Abstract

Cyanobacteria (blue–green algae) have evolved a remarkable environmental adaptation for survival at limiting CO₂ concentrations. The adaptation is known as a CO₂ concentrating mechanism, and functions to actively transport and accumulate inorganic carbon (Ci; HCO₃^– and CO₂) within the cell. Thereafter, this Ci pool is utilised to provide elevated CO₂ concentrations around the primary CO₂ fixing enzyme, Rubisco, which is encapsulated in a unique micro-compartment known as the carboxysome.

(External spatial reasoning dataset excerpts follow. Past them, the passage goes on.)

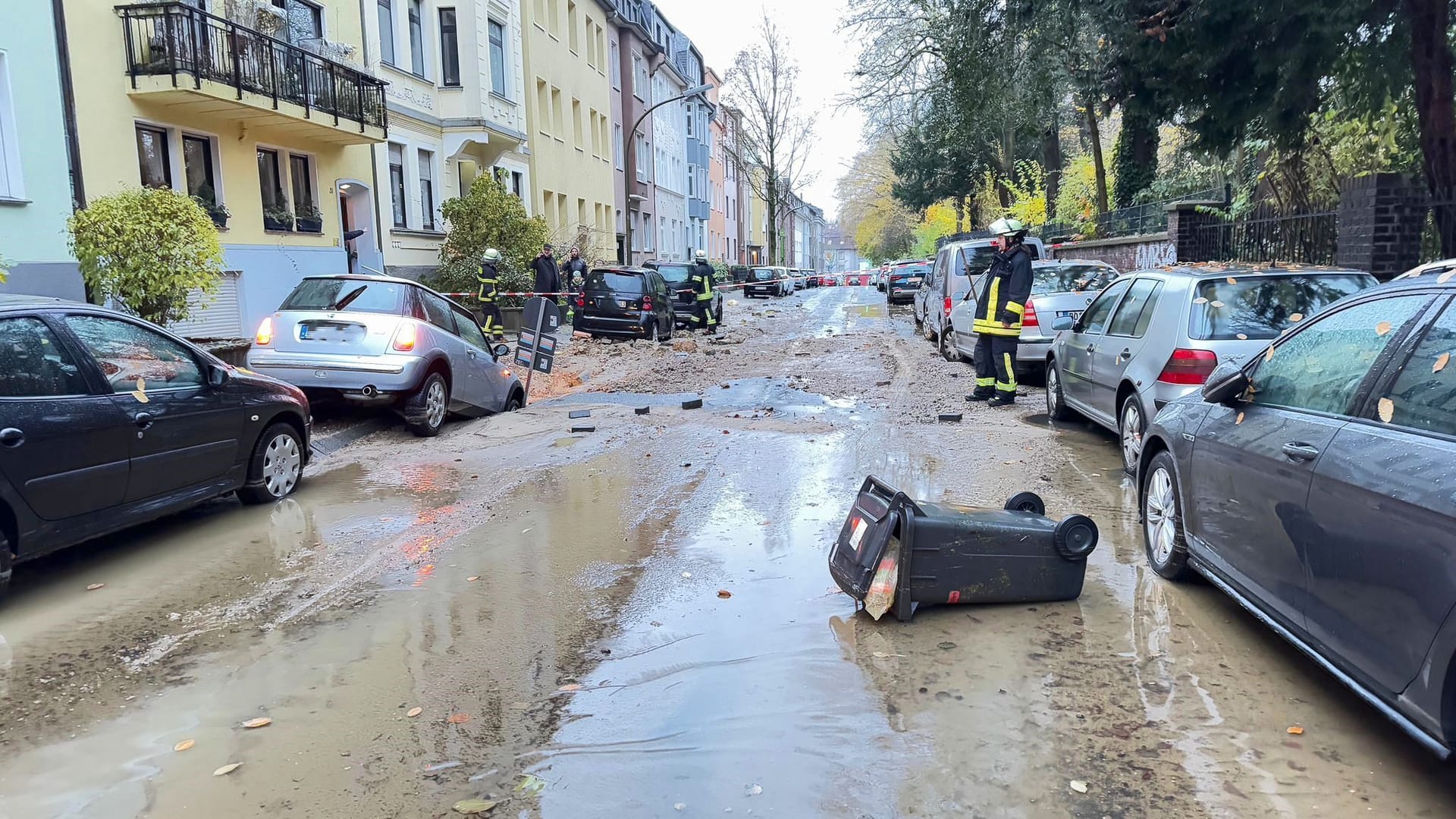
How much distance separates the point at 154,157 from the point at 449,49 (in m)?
11.1

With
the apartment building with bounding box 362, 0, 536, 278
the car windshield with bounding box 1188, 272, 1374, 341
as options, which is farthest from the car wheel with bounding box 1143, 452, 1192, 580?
the apartment building with bounding box 362, 0, 536, 278

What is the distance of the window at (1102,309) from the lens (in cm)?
841

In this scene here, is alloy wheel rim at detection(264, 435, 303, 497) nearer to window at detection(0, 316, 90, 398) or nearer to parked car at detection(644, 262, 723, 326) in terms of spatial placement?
window at detection(0, 316, 90, 398)

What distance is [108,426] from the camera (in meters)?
5.31

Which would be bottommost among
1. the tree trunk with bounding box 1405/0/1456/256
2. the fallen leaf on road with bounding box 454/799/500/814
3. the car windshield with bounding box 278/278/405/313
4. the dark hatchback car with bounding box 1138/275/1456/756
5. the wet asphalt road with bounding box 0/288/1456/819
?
the fallen leaf on road with bounding box 454/799/500/814

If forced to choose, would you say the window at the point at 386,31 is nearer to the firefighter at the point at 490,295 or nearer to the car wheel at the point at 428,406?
the firefighter at the point at 490,295

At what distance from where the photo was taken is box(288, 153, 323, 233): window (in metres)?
18.8

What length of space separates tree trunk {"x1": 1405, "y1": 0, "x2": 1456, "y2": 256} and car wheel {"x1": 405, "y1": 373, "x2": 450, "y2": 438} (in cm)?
996

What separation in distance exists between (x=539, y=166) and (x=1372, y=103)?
24628 mm

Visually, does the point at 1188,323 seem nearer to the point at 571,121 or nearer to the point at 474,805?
the point at 474,805

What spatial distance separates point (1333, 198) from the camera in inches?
499

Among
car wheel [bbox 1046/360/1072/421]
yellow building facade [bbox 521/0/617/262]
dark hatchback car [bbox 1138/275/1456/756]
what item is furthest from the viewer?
yellow building facade [bbox 521/0/617/262]

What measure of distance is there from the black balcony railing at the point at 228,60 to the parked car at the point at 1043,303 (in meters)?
11.6

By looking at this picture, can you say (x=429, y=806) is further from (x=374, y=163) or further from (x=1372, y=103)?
(x=374, y=163)
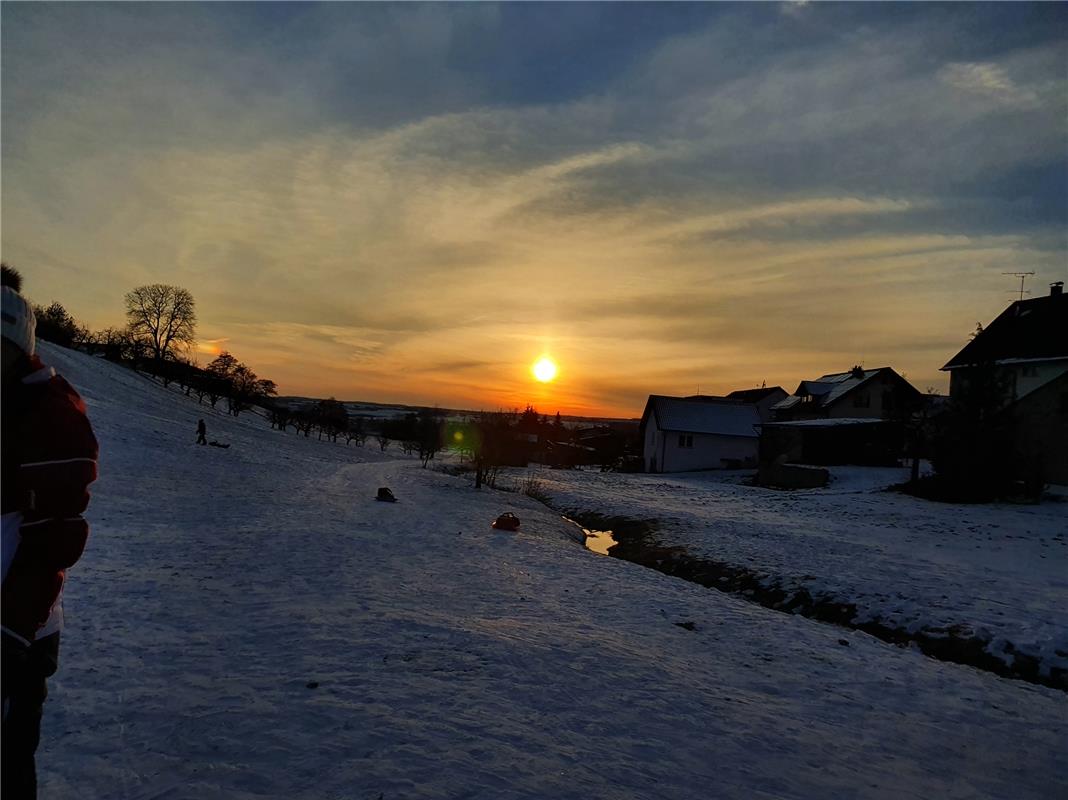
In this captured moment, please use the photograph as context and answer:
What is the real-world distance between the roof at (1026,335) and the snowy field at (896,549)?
424 inches

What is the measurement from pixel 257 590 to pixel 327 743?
5.79 m

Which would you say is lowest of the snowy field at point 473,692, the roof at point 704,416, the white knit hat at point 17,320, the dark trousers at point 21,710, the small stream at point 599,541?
the small stream at point 599,541

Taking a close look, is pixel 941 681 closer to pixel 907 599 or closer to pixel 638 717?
pixel 907 599

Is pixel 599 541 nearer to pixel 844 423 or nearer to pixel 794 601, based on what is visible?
pixel 794 601

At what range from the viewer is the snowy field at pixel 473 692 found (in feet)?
16.7

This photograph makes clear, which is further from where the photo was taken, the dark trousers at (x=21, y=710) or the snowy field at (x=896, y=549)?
the snowy field at (x=896, y=549)

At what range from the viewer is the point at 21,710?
300 centimetres

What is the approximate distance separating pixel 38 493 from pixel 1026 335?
48.2 meters

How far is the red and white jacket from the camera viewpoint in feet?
9.38

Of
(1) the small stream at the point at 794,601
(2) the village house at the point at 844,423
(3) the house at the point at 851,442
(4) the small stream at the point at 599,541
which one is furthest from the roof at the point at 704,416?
(1) the small stream at the point at 794,601

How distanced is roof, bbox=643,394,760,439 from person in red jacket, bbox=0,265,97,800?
5520 centimetres

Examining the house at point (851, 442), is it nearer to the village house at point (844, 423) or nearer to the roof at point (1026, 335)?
the village house at point (844, 423)

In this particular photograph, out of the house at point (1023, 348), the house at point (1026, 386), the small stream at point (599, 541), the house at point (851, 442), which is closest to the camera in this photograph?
the small stream at point (599, 541)

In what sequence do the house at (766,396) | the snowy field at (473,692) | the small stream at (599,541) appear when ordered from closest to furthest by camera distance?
the snowy field at (473,692) → the small stream at (599,541) → the house at (766,396)
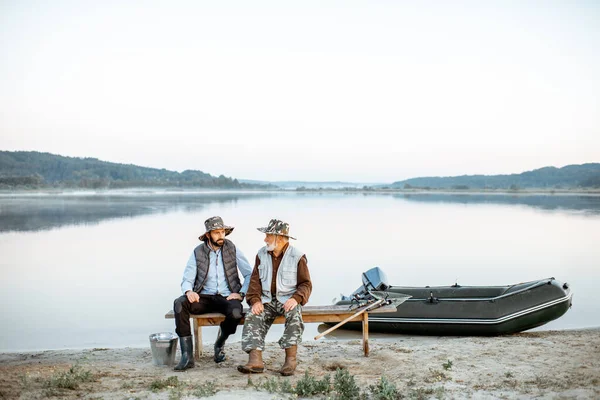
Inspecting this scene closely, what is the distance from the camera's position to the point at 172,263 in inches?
530

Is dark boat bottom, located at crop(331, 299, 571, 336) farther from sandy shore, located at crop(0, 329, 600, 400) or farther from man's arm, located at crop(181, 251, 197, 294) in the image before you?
man's arm, located at crop(181, 251, 197, 294)

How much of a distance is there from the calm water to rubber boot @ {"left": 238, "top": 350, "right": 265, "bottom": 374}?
2.24 metres

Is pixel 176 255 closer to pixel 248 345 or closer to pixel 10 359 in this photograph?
pixel 10 359

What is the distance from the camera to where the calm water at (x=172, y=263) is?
8047mm

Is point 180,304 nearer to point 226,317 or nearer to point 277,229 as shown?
point 226,317

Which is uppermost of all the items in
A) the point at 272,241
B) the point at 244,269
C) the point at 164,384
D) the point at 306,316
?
the point at 272,241

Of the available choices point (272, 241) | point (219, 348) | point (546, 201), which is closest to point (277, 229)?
point (272, 241)

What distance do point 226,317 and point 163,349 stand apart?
2.24ft

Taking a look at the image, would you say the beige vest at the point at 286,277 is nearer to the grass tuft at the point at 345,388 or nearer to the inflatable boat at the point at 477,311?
the grass tuft at the point at 345,388

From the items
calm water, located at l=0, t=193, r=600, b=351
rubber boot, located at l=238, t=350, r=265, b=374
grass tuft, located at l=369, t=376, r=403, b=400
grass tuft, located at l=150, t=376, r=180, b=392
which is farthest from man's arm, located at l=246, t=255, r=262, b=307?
calm water, located at l=0, t=193, r=600, b=351

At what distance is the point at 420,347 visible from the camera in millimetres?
6195

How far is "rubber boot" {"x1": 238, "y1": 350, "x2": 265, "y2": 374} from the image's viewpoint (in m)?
4.93

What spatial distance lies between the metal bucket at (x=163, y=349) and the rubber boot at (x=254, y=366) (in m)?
0.74

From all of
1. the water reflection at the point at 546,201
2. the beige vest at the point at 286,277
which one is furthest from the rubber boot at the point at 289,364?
the water reflection at the point at 546,201
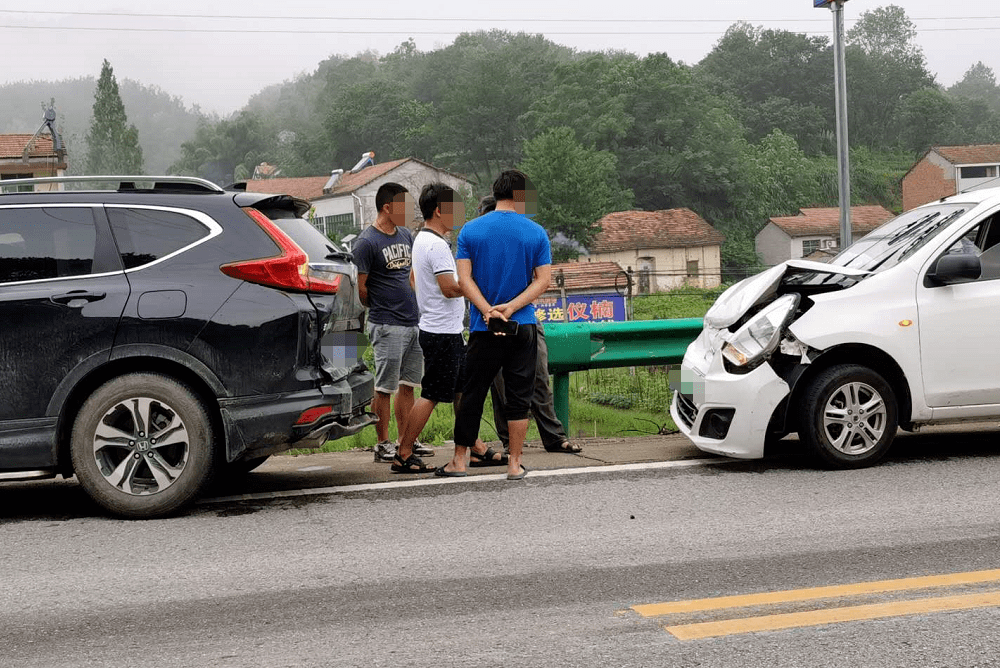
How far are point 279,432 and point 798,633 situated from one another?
132 inches

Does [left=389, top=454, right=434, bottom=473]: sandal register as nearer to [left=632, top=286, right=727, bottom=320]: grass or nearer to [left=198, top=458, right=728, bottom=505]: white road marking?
[left=198, top=458, right=728, bottom=505]: white road marking

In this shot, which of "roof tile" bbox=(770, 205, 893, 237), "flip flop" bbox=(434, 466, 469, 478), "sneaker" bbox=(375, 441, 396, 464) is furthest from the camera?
"roof tile" bbox=(770, 205, 893, 237)

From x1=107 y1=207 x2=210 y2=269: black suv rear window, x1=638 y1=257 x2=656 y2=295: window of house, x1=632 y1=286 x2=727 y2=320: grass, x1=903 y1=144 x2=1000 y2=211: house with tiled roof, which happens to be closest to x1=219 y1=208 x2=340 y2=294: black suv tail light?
x1=107 y1=207 x2=210 y2=269: black suv rear window

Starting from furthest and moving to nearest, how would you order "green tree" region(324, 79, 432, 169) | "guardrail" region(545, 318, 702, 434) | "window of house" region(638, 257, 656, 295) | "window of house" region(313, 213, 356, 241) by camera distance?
"green tree" region(324, 79, 432, 169), "window of house" region(313, 213, 356, 241), "window of house" region(638, 257, 656, 295), "guardrail" region(545, 318, 702, 434)

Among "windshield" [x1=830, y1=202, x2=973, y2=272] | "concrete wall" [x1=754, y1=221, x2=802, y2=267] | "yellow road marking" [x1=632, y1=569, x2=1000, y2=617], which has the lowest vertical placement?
"yellow road marking" [x1=632, y1=569, x2=1000, y2=617]

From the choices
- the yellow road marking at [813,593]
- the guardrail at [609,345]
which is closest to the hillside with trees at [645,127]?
the guardrail at [609,345]

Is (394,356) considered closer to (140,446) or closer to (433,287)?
(433,287)

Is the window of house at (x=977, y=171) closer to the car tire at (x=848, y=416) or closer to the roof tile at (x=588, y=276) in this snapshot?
the roof tile at (x=588, y=276)

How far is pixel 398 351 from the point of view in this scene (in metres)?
8.04

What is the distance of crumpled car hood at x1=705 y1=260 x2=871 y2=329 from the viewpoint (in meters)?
7.65

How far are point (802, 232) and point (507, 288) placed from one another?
84696 mm

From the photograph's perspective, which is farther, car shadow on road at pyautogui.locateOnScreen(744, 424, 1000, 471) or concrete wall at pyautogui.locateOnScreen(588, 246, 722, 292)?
concrete wall at pyautogui.locateOnScreen(588, 246, 722, 292)

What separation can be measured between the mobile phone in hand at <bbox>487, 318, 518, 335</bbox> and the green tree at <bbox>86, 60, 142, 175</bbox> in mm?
115898

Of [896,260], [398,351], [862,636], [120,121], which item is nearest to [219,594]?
[862,636]
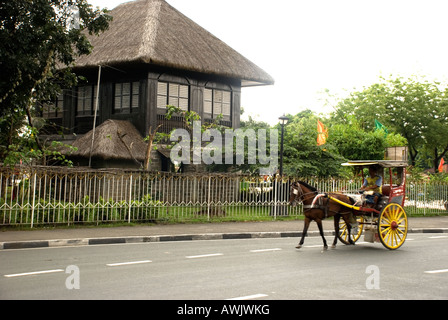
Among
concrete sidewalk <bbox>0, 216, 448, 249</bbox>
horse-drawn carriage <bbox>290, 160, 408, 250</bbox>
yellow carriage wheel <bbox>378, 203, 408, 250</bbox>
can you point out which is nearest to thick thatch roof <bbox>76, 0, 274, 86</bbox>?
concrete sidewalk <bbox>0, 216, 448, 249</bbox>

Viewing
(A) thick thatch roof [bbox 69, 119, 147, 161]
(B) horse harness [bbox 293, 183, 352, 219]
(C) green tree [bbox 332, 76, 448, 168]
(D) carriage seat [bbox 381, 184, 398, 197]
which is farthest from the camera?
(C) green tree [bbox 332, 76, 448, 168]

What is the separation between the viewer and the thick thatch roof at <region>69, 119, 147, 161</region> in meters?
25.0

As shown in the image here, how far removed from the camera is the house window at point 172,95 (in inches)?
1106

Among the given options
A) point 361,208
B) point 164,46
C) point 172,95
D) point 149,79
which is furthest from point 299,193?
point 172,95

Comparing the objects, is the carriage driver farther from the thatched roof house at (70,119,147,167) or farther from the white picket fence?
the thatched roof house at (70,119,147,167)

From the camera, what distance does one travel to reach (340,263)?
9.84m

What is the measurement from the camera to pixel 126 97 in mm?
28734

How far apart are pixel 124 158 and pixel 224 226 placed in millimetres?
9637

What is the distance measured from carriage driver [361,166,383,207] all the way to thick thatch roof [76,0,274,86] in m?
16.0

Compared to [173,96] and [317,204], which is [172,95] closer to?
[173,96]

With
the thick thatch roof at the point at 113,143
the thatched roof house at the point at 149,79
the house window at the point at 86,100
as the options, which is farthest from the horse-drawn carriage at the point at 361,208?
the house window at the point at 86,100

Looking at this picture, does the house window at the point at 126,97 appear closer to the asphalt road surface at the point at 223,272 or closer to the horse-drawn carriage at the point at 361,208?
the asphalt road surface at the point at 223,272

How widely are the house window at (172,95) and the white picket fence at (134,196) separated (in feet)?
33.5
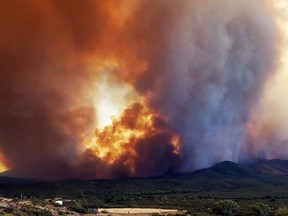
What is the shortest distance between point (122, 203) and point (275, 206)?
18601mm

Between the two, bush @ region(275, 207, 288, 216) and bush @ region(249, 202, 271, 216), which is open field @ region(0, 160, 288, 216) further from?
bush @ region(275, 207, 288, 216)

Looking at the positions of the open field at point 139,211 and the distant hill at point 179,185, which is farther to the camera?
the distant hill at point 179,185

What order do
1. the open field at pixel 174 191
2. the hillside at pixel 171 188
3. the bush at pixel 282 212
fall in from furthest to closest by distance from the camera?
the hillside at pixel 171 188 < the open field at pixel 174 191 < the bush at pixel 282 212

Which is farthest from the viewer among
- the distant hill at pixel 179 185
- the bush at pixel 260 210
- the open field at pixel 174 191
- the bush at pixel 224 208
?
the distant hill at pixel 179 185

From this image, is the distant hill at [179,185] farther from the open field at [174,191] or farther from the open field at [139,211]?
the open field at [139,211]

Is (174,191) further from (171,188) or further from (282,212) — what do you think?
(282,212)

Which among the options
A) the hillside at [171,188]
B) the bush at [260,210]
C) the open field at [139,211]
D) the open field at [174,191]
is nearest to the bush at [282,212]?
the bush at [260,210]

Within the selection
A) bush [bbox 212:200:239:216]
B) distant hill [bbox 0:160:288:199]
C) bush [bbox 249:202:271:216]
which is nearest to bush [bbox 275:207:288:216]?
bush [bbox 249:202:271:216]

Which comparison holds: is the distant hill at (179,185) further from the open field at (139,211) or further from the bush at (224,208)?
the bush at (224,208)

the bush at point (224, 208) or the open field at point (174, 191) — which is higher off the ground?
the open field at point (174, 191)

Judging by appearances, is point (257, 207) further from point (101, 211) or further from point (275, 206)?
point (101, 211)

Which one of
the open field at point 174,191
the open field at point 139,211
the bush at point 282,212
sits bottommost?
the bush at point 282,212

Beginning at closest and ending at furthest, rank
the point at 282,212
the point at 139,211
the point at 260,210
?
the point at 282,212 → the point at 260,210 → the point at 139,211

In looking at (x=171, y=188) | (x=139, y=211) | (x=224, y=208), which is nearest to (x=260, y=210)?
(x=224, y=208)
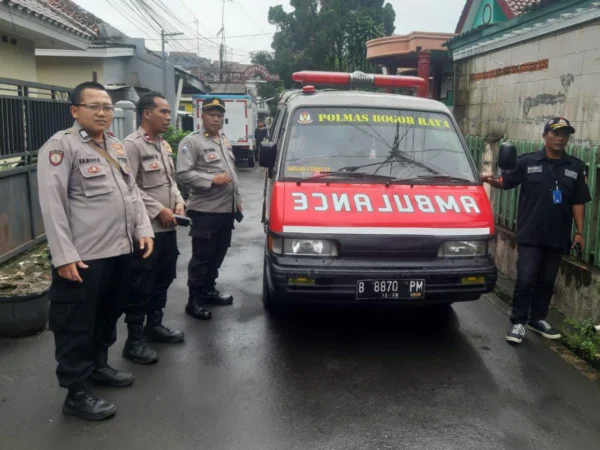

Recently, significant progress has been gained in understanding the different types of Ci transport in cyanobacteria. This semi-review centres on the model cyanobacterium, Synechococcus sp. PCC7942, which possesses at least four distinct modes of Ci uptake when grown under Ci limitation, each possessing a high degree of functional redundancy. The four modes so far identified are: (i) BCT1, an inducible, high affinity HCO₃^– transporter of the bacterial ATP binding cassette transporter family, encoded by cmpABCD; (ii) a constitutive, Na⁺-dependent HCO₃^– transport system that can be allosterically activated (possibly by phosphorylation) in as little as 10 min; (iii) and (iv) two CO₂ uptake systems, one constitutive and the other inducible, based on specialised forms of thylakoid-based, type 1, NAD(P)H dehydrogenase complexes (NDH-1). Here, we forward a speculative model that proposes that two unique proteins, ChpX and ChpY, possess CO₂ hydration activity in the light, and when coupled to photosynthetic electron transport through the two specialised NDH-1 complexes, result in net hydration of CO₂ to HCO₃^– as a crucial component of the CO₂ uptake process.